Boolean: Should the k-plus objective include a term to maximize between-group similarity with regard to skewness? (Default = FALSE)

kurtosis

Boolean: Should the k-plus objective include a term to maximize between-group similarity with regard to kurtosis? (Default = FALSE)

covariances

Boolean: Should the k-plus objective include a term to maximize between-group similarity with regard to covariance structure? (Default = FALSE)

T

Optional argument: An integer specifying how many distribution moments should be equalized between groups.

standardize

Boolean. If TRUE, the data is standardized through a call to scale before the optimization starts. Defaults to TRUE. See details.

...

Arguments passed down to anticlustering. All of the arguments are supported except for objective.

Details

This function implements the unweighted sum approach for k-plus anticlustering. Details are given in Papenberg (2024).

The optional argument T denotes the number of distribution moments that are considered in the anticlustering process. For example, T = 4 will lead to similar means, variances, skew and kurtosis. For the first four moments, it is also possible to use the boolean convenience arguments variance, skew and kurtosis; the mean (the first moment) is always included and cannot be "turned off". If the argument T is used, it overrides the arguments variance, skew and kurtosis (corresponding to the second, third and fourth moment), ignoring their values.

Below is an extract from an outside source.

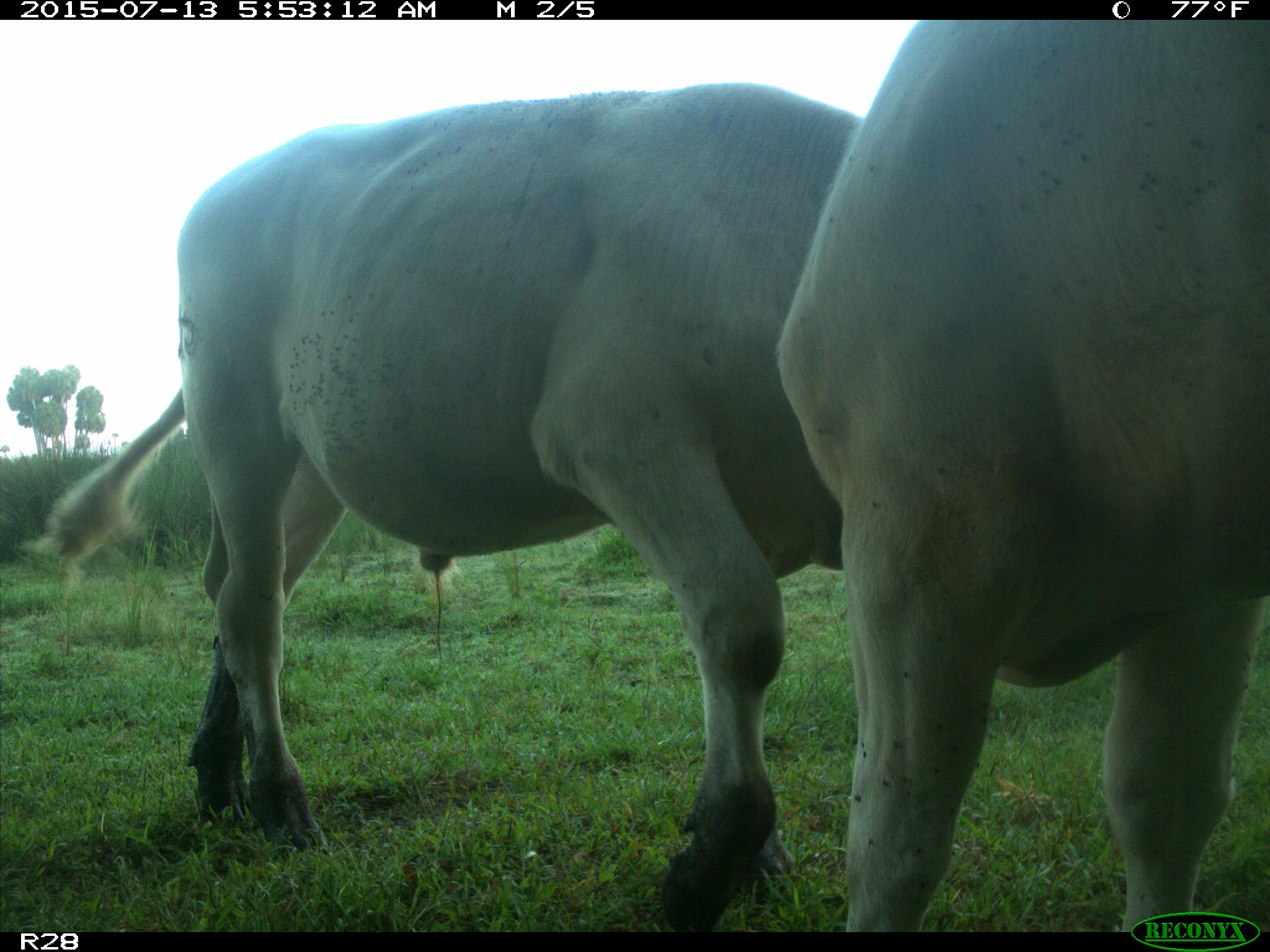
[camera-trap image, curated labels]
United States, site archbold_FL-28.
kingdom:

The standardization is applied to all original features and the additional k-plus features that are appended to the data set in order to optimize the k-plus criterion. When using standardization, all criteria such as means, variances and skewness receive a comparable weight during the optimization. It is usually recommended not to change the default setting standardization = TRUE.

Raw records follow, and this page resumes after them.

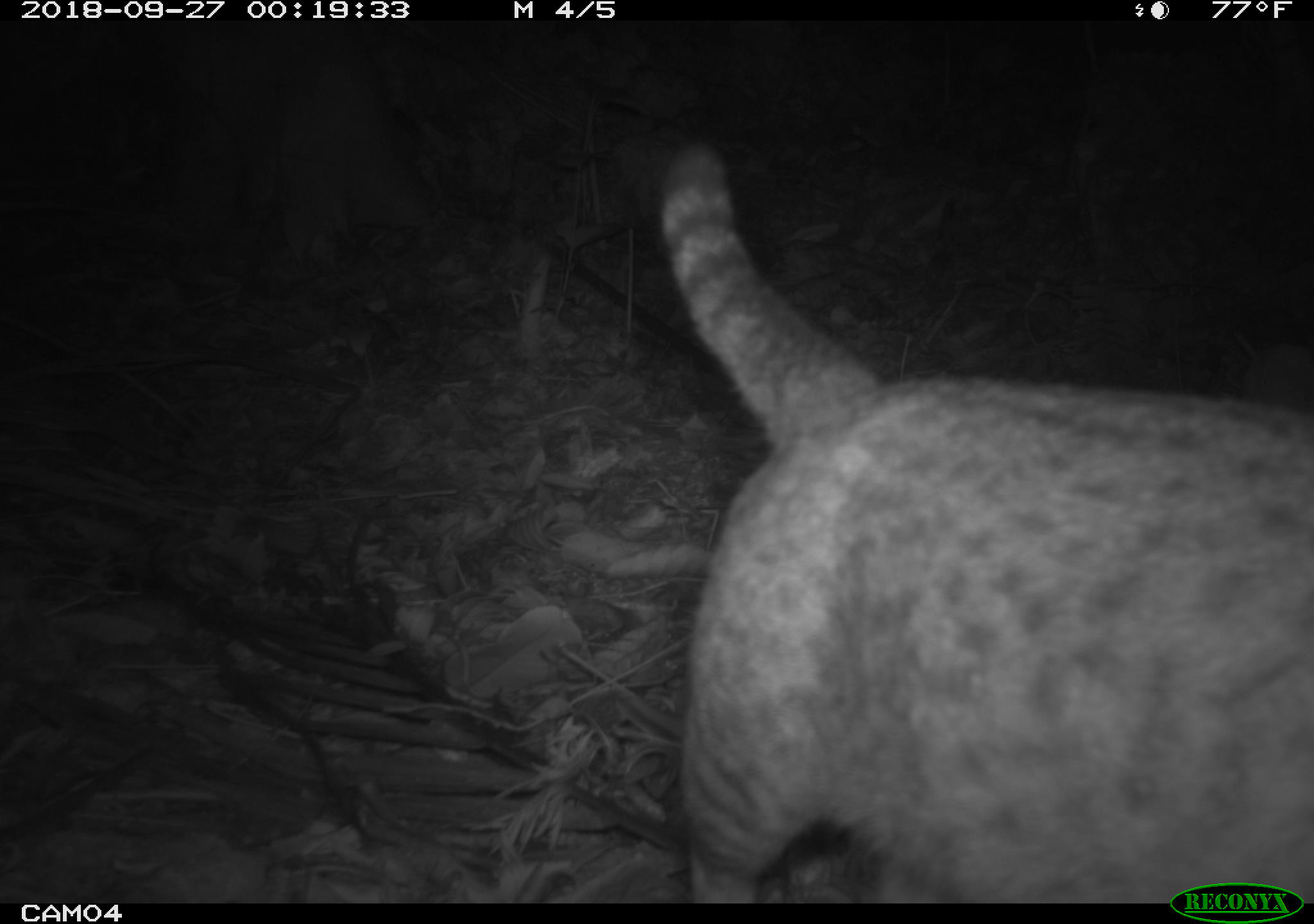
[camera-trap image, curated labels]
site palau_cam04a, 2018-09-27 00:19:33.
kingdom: Animalia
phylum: Chordata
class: Mammalia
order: Carnivora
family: Felidae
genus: Felis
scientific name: Felis catus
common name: cat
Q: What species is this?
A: Cat (Felis catus).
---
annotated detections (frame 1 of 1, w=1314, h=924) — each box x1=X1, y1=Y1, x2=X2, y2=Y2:
cat: x1=647, y1=133, x2=1314, y2=882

This function can use any arguments that are also possible in anticlustering (except for `objective` because the objective optimized here is the k-plus objective; to use a different objective, call anticlustering directly). Any arguments that are not explicitly changed here (i.e., standardize = TRUE) receive the default given in anticlustering (e.g., method = "exchange".)

References

Papenberg, M. (2024). K-plus Anticlustering: An Improved k-means Criterion for Maximizing Between-Group Similarity. British Journal of Mathematical and Statistical Psychology, 77(1), 80–102. https://doi.org/10.1111/bmsp.12315

Examples


# Generate some data
N <- 180
M <- 4
features <- matrix(rnorm(N * M), ncol = M)
# standard k-plus anticlustering: optimize similarity with regard to mean and variance:
cl <- kplus_anticlustering(features, K = 3, method = "local-maximum")
mean_sd_tab(features, cl)
#>   [,1]           [,2]          [,3]           [,4]          
#> 1 "-0.07 (1.06)" "0.02 (0.92)" "-0.12 (1.00)" "-0.02 (1.13)"
#> 2 "-0.07 (1.06)" "0.02 (0.92)" "-0.11 (1.00)" "-0.02 (1.13)"
#> 3 "-0.07 (1.06)" "0.02 (0.92)" "-0.12 (1.00)" "-0.01 (1.13)"
# Visualize an anticlustering solution:
plot(features, col = palette()[2:4][cl], pch = c(16:18)[cl])

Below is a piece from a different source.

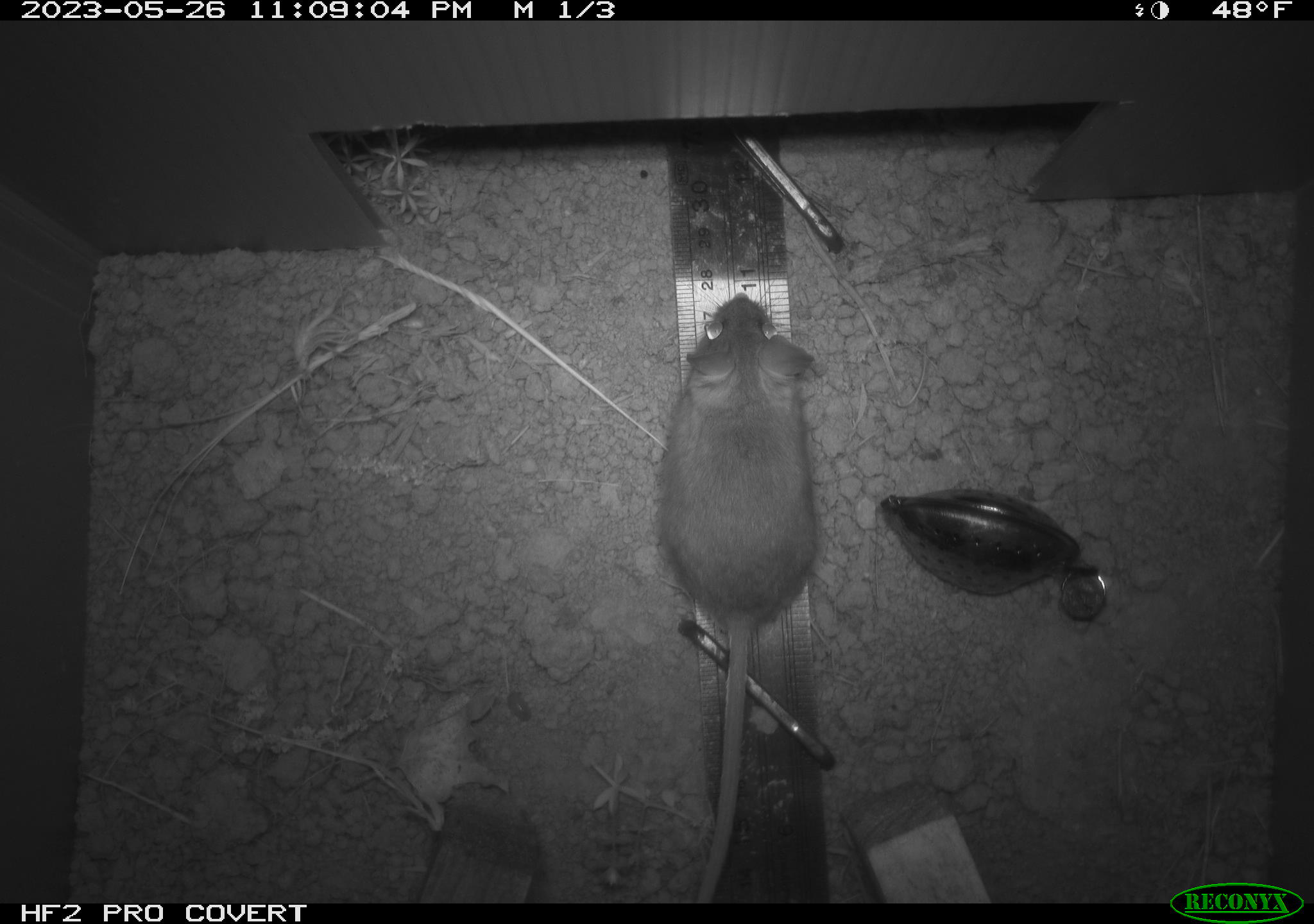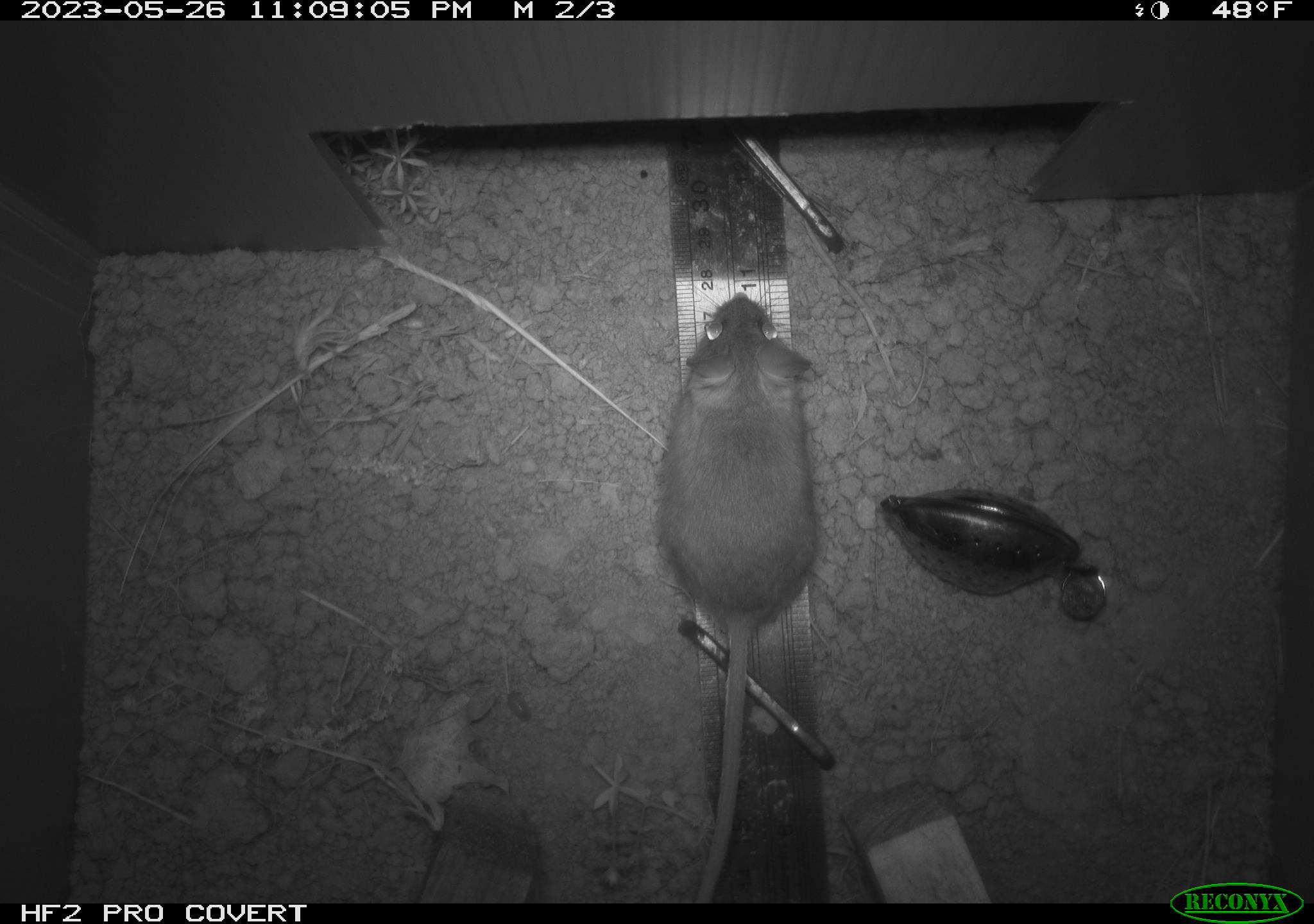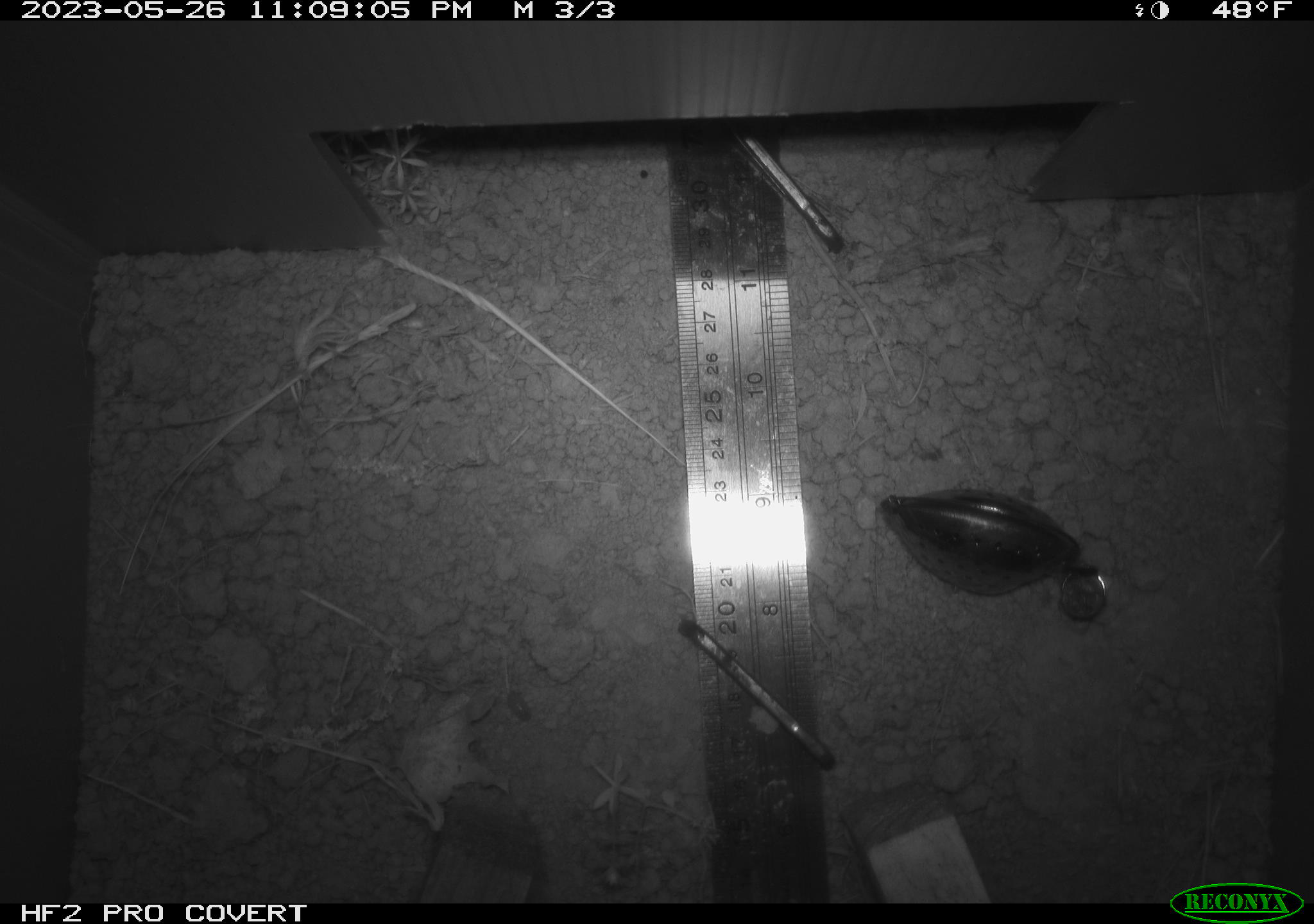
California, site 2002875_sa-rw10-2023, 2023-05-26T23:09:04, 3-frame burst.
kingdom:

# Also optimize with regard to skewness and kurtosis
cl2 <- kplus_anticlustering(
  features, 
  K = 3, 
  method = "local-maximum", 
  skew = TRUE, 
  kurtosis = TRUE
)

# The following two calls are equivalent: 
init_clusters <- sample(rep_len(1:3, nrow(features)))
# 1.
x1 <- kplus_anticlustering(
  features, 
  K = init_clusters, 
  variance = TRUE,
  skew = TRUE
)
# 2. 
x2 <- kplus_anticlustering(
  features, 
  K = init_clusters, 
  T = 3
)
# Verify: 
all(x1 == x2)
#> [1] TRUE